Phase	Name	Ion Movement	ECG Correlate
0	Rapid depolarisation	Na⁺ rapid influx	Onset of QRS complex
1	Initial repolarisation	Transient K⁺ outflow	QRS downstroke
2	Plateau	Ca²⁺ influx balances K⁺ efflux	ST segment (mechanical contraction peaking)
3	Repolarisation	Increased K⁺ efflux	T wave
4	Return to RMP (−90mV)	Baseline ion balance restored	Baseline between T wave and next P wave

Pacemaker Cells

Pacemaker cells lack true phases 1 and 2. They have an unstable Phase 4 — gradual spontaneous depolarisation via slow Na⁺ currents. This is why the SA node can depolarise spontaneously and produce regular P waves.

Refractory Periods

!Absolute refractory period — No new action potential possible. Correlates with QRS through first half of T wave
!Relative refractory period — Stronger than normal stimulus can trigger AP. Corresponds to downslope of T wave (R-on-T phenomenon risk)

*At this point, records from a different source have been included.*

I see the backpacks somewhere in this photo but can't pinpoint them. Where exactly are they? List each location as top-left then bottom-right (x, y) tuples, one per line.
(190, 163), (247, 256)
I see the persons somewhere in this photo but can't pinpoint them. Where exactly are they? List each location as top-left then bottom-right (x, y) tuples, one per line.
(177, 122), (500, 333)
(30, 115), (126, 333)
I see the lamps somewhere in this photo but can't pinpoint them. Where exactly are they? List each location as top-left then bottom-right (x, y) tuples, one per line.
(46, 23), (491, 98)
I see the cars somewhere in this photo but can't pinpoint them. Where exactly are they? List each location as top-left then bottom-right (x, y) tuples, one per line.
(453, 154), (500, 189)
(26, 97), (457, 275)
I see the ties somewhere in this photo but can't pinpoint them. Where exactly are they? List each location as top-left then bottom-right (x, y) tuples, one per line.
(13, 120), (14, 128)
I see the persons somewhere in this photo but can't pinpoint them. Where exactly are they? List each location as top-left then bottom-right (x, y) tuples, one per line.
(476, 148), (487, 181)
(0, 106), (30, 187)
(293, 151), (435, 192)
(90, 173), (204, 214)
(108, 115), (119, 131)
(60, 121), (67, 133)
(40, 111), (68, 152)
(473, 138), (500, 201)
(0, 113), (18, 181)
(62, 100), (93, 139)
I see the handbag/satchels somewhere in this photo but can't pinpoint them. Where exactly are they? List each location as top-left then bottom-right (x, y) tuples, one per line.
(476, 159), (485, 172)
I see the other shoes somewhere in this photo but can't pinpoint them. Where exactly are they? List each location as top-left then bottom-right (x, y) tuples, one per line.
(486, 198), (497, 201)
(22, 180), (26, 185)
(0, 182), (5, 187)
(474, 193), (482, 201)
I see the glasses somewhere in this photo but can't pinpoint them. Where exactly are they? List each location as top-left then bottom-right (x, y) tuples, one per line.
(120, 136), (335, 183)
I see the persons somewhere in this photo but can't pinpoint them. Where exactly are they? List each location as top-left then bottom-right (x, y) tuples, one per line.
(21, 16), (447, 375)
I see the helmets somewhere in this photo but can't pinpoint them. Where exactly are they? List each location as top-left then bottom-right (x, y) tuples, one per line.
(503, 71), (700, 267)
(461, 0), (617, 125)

Ventricular Action Potential — Interactive Diagram

Click any phase of the action potential to see ion channel details and clinical relevance.

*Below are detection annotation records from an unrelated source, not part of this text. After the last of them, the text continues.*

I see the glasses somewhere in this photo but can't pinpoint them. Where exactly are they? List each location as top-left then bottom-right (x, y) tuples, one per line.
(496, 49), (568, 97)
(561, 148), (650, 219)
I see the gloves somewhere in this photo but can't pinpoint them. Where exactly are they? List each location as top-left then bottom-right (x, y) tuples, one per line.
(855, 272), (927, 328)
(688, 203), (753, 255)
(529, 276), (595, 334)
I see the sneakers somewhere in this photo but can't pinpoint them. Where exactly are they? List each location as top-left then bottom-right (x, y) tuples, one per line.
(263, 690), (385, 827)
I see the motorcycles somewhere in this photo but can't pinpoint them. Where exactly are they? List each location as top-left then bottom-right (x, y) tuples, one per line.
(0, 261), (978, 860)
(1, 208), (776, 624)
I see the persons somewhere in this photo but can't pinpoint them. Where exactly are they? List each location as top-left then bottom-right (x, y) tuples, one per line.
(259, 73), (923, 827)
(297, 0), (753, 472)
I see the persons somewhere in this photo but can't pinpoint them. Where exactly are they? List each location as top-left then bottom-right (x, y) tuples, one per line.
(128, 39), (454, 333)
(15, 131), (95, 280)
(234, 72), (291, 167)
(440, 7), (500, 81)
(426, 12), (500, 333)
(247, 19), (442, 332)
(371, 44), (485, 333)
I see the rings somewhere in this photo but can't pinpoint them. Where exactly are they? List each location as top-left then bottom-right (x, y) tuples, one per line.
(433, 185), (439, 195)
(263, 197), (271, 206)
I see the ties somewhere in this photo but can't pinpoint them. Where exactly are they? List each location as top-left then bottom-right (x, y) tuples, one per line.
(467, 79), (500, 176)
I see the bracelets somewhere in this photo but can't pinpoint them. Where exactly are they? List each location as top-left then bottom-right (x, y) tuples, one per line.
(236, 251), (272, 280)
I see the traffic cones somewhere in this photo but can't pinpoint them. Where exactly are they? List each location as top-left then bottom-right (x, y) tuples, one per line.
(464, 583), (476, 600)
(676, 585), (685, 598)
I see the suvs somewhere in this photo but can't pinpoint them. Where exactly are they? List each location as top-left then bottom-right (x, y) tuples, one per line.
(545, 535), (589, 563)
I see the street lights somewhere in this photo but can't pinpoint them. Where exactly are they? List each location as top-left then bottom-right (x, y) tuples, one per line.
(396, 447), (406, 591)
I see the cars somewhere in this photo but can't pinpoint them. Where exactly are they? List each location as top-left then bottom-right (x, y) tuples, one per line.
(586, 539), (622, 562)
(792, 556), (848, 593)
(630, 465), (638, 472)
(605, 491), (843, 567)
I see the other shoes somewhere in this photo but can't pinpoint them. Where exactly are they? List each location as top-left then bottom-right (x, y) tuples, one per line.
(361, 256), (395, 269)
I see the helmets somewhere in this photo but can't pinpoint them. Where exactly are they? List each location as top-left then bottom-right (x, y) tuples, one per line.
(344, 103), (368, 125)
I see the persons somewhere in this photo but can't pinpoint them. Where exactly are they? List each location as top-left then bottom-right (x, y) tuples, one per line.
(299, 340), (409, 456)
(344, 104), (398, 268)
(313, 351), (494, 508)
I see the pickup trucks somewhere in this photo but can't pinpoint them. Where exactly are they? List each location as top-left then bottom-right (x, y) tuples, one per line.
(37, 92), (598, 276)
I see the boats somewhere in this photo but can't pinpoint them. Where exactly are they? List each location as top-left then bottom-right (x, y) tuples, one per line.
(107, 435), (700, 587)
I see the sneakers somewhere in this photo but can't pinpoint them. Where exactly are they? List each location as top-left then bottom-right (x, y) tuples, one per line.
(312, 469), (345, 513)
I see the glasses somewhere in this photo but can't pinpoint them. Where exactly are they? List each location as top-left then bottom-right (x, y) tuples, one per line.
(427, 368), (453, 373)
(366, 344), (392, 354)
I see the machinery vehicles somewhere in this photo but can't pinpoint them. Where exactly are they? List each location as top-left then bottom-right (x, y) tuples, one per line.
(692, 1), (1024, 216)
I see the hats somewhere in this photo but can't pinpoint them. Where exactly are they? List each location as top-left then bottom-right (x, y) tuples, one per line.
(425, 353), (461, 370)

Ventricular myocyte action potential. Phases 0–4. ECG correlation shown in lower band. Waveform is schematic — not to exact timescale.

ECG Waveform Components

Component	Represents	Normal Value	Clinical Notes
P Wave	Atrial depolarisation (SA node origin)	Smooth, upright in lead II	Notched P = left atrial delay. Tall peaked P = right atrial overload (P Pulmonale). Inverted P = non-sinus origin
PR Interval	Time from atrial depolarisation to ventricular depolarisation	120–200 ms (3–5 small boxes)	<120ms = junctional origin. Prolonged = AV block
QRS Complex	Ventricular depolarisation	<120 ms (3 small boxes)	Wide QRS (>120ms) = aberrant conduction. High amplitude = ventricular hypertrophy
ST Segment	Period between ventricular depolarisation and repolarisation	Isoelectric (flat at baseline)	Elevation = STEMI/pericarditis. Depression = ischaemia/NSTEMI. J point marks ST start
T Wave	Ventricular repolarisation	Upright, same direction as QRS	Inverted T = ischaemia. Peaked T = hyperkalaemia
QT Interval	Total ventricular depolarisation + repolarisation	<440 ms (corrected)	Prolonged QT = risk of torsades de pointes
U Wave	Delayed Purkinje fibre repolarisation	Uncommon, follows T wave	Prominent U waves associated with hypokalaemia

ECG Axes

Vertical axis = amplitude (height). Standard calibration: 10mm = 1mV. Horizontal axis = time. Standard speed: 25mm/s. Each small box = 0.04s. Each large box = 0.2s. Positive deflection = electrical activity moving toward electrode. Negative deflection = moving away.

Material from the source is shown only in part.